___ Records for processing ___

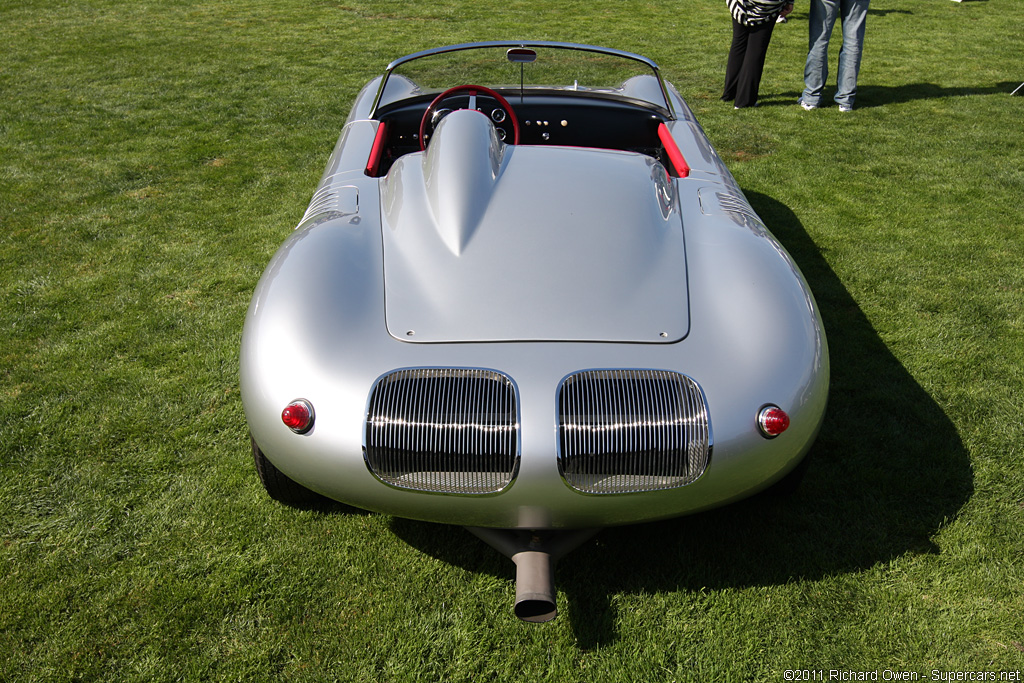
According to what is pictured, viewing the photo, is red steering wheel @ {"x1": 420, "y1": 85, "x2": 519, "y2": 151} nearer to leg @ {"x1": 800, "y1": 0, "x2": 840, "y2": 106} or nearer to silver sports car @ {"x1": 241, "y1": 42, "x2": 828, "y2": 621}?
silver sports car @ {"x1": 241, "y1": 42, "x2": 828, "y2": 621}

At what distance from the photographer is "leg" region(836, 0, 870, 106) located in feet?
21.9

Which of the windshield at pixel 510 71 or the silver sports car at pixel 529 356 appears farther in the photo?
the windshield at pixel 510 71

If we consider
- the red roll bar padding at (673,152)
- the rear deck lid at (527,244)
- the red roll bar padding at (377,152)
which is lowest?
the red roll bar padding at (377,152)

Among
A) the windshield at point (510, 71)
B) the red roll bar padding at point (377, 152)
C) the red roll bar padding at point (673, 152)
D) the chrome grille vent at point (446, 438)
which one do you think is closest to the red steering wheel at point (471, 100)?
the red roll bar padding at point (377, 152)

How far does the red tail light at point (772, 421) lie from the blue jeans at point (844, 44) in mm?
5867

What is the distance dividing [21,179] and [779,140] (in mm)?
5977

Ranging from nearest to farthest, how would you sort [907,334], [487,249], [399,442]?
1. [399,442]
2. [487,249]
3. [907,334]

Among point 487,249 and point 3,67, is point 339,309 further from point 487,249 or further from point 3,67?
point 3,67

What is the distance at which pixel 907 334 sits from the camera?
11.7 feet

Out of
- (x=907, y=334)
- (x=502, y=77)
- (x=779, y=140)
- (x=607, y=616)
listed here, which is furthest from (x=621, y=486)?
(x=779, y=140)

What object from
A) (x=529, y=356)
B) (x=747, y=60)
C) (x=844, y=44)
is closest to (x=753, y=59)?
(x=747, y=60)

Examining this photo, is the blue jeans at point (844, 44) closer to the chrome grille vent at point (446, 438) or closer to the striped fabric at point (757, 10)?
the striped fabric at point (757, 10)

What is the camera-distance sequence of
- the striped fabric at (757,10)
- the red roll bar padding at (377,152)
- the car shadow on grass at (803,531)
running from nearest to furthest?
the car shadow on grass at (803,531) → the red roll bar padding at (377,152) → the striped fabric at (757,10)

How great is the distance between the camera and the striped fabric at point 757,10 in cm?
659
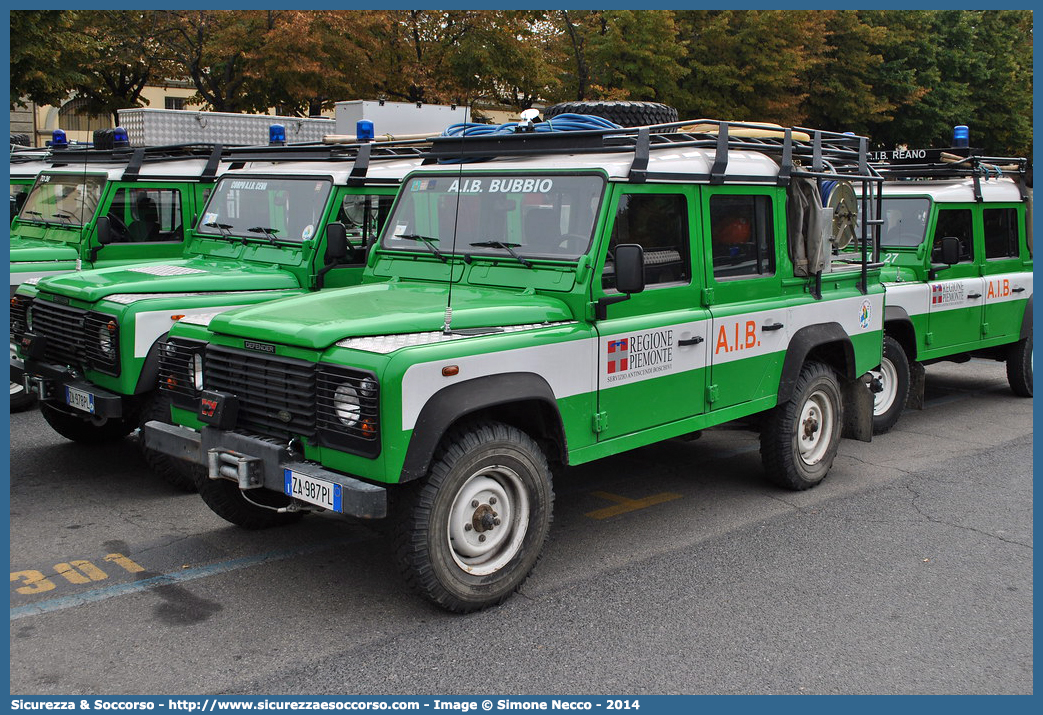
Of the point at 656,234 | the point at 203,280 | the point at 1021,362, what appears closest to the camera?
the point at 656,234

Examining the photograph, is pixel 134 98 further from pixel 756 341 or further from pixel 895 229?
pixel 756 341

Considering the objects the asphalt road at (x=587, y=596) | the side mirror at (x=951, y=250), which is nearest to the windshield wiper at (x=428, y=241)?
the asphalt road at (x=587, y=596)

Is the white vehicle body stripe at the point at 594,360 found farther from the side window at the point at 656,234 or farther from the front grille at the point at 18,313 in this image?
the front grille at the point at 18,313

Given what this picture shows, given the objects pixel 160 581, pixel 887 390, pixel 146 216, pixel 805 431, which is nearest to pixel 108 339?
pixel 160 581

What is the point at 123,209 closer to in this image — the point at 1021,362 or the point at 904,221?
the point at 904,221

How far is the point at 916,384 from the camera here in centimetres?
941

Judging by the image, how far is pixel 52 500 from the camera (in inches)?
275

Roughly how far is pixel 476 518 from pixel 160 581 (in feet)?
5.91

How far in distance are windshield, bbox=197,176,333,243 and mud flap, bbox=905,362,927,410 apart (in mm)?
5381

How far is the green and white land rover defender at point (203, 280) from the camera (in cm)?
685

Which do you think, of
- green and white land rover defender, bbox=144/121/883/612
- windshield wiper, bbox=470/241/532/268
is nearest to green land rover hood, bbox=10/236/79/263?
green and white land rover defender, bbox=144/121/883/612

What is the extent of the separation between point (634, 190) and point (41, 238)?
22.0 ft

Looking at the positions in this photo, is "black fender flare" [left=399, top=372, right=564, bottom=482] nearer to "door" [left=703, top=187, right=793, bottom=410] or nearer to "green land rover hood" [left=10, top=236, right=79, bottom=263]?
"door" [left=703, top=187, right=793, bottom=410]

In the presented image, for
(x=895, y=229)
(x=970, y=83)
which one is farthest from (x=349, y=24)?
(x=970, y=83)
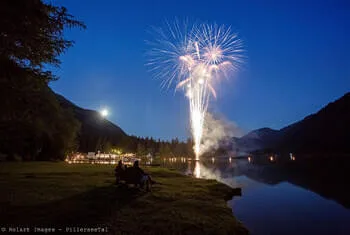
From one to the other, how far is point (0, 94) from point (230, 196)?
62.3 ft

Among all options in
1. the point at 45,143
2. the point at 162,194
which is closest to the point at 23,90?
the point at 162,194

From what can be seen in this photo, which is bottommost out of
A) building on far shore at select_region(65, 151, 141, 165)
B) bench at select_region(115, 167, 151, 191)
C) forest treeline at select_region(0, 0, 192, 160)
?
bench at select_region(115, 167, 151, 191)

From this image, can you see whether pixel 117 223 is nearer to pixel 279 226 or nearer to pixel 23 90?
A: pixel 23 90

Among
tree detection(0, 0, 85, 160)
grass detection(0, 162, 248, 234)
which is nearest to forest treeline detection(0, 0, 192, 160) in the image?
tree detection(0, 0, 85, 160)

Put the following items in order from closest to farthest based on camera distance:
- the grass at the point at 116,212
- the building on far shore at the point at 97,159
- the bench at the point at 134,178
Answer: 1. the grass at the point at 116,212
2. the bench at the point at 134,178
3. the building on far shore at the point at 97,159

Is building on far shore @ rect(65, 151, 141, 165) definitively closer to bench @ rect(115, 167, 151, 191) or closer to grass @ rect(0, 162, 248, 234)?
bench @ rect(115, 167, 151, 191)

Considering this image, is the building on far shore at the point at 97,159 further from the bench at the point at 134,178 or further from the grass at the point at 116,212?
the grass at the point at 116,212

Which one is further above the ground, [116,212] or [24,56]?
[24,56]

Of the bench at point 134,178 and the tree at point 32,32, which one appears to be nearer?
the tree at point 32,32

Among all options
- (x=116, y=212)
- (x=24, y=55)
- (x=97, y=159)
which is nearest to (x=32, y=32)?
(x=24, y=55)

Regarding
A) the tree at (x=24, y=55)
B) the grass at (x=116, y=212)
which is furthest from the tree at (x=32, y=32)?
the grass at (x=116, y=212)

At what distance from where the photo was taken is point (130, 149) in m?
178

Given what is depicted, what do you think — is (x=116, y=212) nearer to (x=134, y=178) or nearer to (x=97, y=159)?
(x=134, y=178)

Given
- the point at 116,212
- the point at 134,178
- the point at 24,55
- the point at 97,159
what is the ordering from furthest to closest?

___

▶ [Your goal]: Quote the records in full and exactly; skip any image.

▶ [Answer to the task]:
According to what is pictured, viewing the photo, is red steering wheel @ {"x1": 420, "y1": 85, "x2": 519, "y2": 151} nearer to leg @ {"x1": 800, "y1": 0, "x2": 840, "y2": 106} or nearer to silver sports car @ {"x1": 241, "y1": 42, "x2": 828, "y2": 621}?
silver sports car @ {"x1": 241, "y1": 42, "x2": 828, "y2": 621}

At what distance from the photographer is "leg" region(836, 0, 870, 106) located in feet?
21.9

Which of the windshield at pixel 510 71 or the silver sports car at pixel 529 356 appears farther in the photo?
the windshield at pixel 510 71

If we consider
- the red roll bar padding at (673,152)
- the rear deck lid at (527,244)
- the red roll bar padding at (377,152)
which is lowest?
the red roll bar padding at (377,152)

Among
A) the windshield at point (510, 71)
B) the red roll bar padding at point (377, 152)
C) the red roll bar padding at point (673, 152)
D) the chrome grille vent at point (446, 438)
which one do you think is closest to the red steering wheel at point (471, 100)?
the red roll bar padding at point (377, 152)

How far does the red tail light at point (772, 421) lie from the blue jeans at point (844, 44) in mm?
5867

What is the distance dividing [21,179] and [779,140] (in mm)?
5977

Ranging from nearest to farthest, how would you sort [907,334], [487,249], [399,442]?
1. [399,442]
2. [487,249]
3. [907,334]

Among point 487,249 and point 3,67, is point 339,309 further from point 487,249 or further from point 3,67?
point 3,67

What is the distance at which pixel 907 334 sits from the camera?
11.7 feet

Out of
- (x=907, y=334)
- (x=502, y=77)
- (x=779, y=140)
- (x=607, y=616)
listed here, which is furthest from (x=621, y=486)?
(x=779, y=140)

What object from
A) (x=529, y=356)
B) (x=747, y=60)
C) (x=844, y=44)
is closest to (x=753, y=59)?
(x=747, y=60)

Examining this photo, is the blue jeans at point (844, 44) closer to the chrome grille vent at point (446, 438) or closer to the striped fabric at point (757, 10)?
the striped fabric at point (757, 10)

What is the camera-distance sequence of
- the striped fabric at (757,10)
- the red roll bar padding at (377,152)
- the car shadow on grass at (803,531)
running from nearest to furthest?
the car shadow on grass at (803,531) → the red roll bar padding at (377,152) → the striped fabric at (757,10)

How great is the distance between the camera and the striped fabric at point 757,10 in cm?
659
Of the point at 656,234 | the point at 203,280 | the point at 1021,362, what appears closest to the camera?
the point at 656,234

Examining the photograph, is pixel 134 98 further from pixel 756 341 or further from pixel 895 229?
pixel 756 341

Considering the objects the asphalt road at (x=587, y=596) | the side mirror at (x=951, y=250), which is nearest to the windshield wiper at (x=428, y=241)?
the asphalt road at (x=587, y=596)

Is the white vehicle body stripe at the point at 594,360 found farther from the side window at the point at 656,234 or farther from the front grille at the point at 18,313 in this image?
the front grille at the point at 18,313

Given what this picture shows, given the objects pixel 160 581, pixel 887 390, pixel 146 216, pixel 805 431, which is nearest to pixel 108 339?
pixel 160 581

What is the point at 123,209 closer to in this image — the point at 1021,362 or the point at 904,221?
the point at 904,221

How far is the point at 916,384 from the camera here in centimetres?
941

Judging by the image, how far is pixel 52 500 from the camera (in inches)?
275

Roughly how far is pixel 476 518 from pixel 160 581 (in feet)?
5.91

How far in distance are windshield, bbox=197,176,333,243 and mud flap, bbox=905,362,927,410 apart (in mm)?
5381

How far is the green and white land rover defender at point (203, 280) from the camera (in cm)?
685

Which do you think, of
- green and white land rover defender, bbox=144/121/883/612
- windshield wiper, bbox=470/241/532/268
is nearest to green land rover hood, bbox=10/236/79/263?
green and white land rover defender, bbox=144/121/883/612

What is the extent of the separation between point (634, 190) and point (41, 238)?
22.0 ft

Looking at the positions in this photo, is "black fender flare" [left=399, top=372, right=564, bottom=482] nearer to "door" [left=703, top=187, right=793, bottom=410] or nearer to "green land rover hood" [left=10, top=236, right=79, bottom=263]?
"door" [left=703, top=187, right=793, bottom=410]

In the presented image, for
(x=895, y=229)
(x=970, y=83)
which one is farthest from (x=349, y=24)?
(x=970, y=83)
From one to the other, how far is point (0, 94) from point (230, 196)?
62.3 ft

Among all options in
1. the point at 45,143
2. the point at 162,194
which is closest to the point at 23,90?
the point at 162,194

From what can be seen in this photo, which is bottommost out of
A) building on far shore at select_region(65, 151, 141, 165)
B) bench at select_region(115, 167, 151, 191)
C) forest treeline at select_region(0, 0, 192, 160)
?
bench at select_region(115, 167, 151, 191)

From this image, can you see whether pixel 117 223 is nearer to pixel 279 226 or nearer to pixel 23 90?
A: pixel 23 90

Among
tree detection(0, 0, 85, 160)
grass detection(0, 162, 248, 234)
which is nearest to forest treeline detection(0, 0, 192, 160) in the image?
tree detection(0, 0, 85, 160)

Put the following items in order from closest to farthest based on camera distance:
- the grass at the point at 116,212
- the building on far shore at the point at 97,159
- the bench at the point at 134,178
Answer: 1. the grass at the point at 116,212
2. the bench at the point at 134,178
3. the building on far shore at the point at 97,159

Is building on far shore @ rect(65, 151, 141, 165) definitively closer to bench @ rect(115, 167, 151, 191) or closer to grass @ rect(0, 162, 248, 234)?
bench @ rect(115, 167, 151, 191)

Considering this image, is the building on far shore at the point at 97,159 further from the bench at the point at 134,178 or further from the grass at the point at 116,212?
the grass at the point at 116,212

Which one is further above the ground, [116,212] or [24,56]?
[24,56]

Of the bench at point 134,178 and the tree at point 32,32, which one appears to be nearer?
the tree at point 32,32

Among all options
- (x=116, y=212)
- (x=24, y=55)
- (x=97, y=159)
which is nearest to (x=32, y=32)?
(x=24, y=55)

Regarding
A) the tree at (x=24, y=55)
B) the grass at (x=116, y=212)
which is furthest from the tree at (x=32, y=32)?
the grass at (x=116, y=212)

At what distance from where the photo was taken is point (130, 149) in m?
178

Given what is depicted, what do you think — is (x=116, y=212) nearer to (x=134, y=178) or nearer to (x=97, y=159)?
(x=134, y=178)

Given
- the point at 116,212
- the point at 134,178
- the point at 24,55
- the point at 97,159
what is the ordering from furthest to closest?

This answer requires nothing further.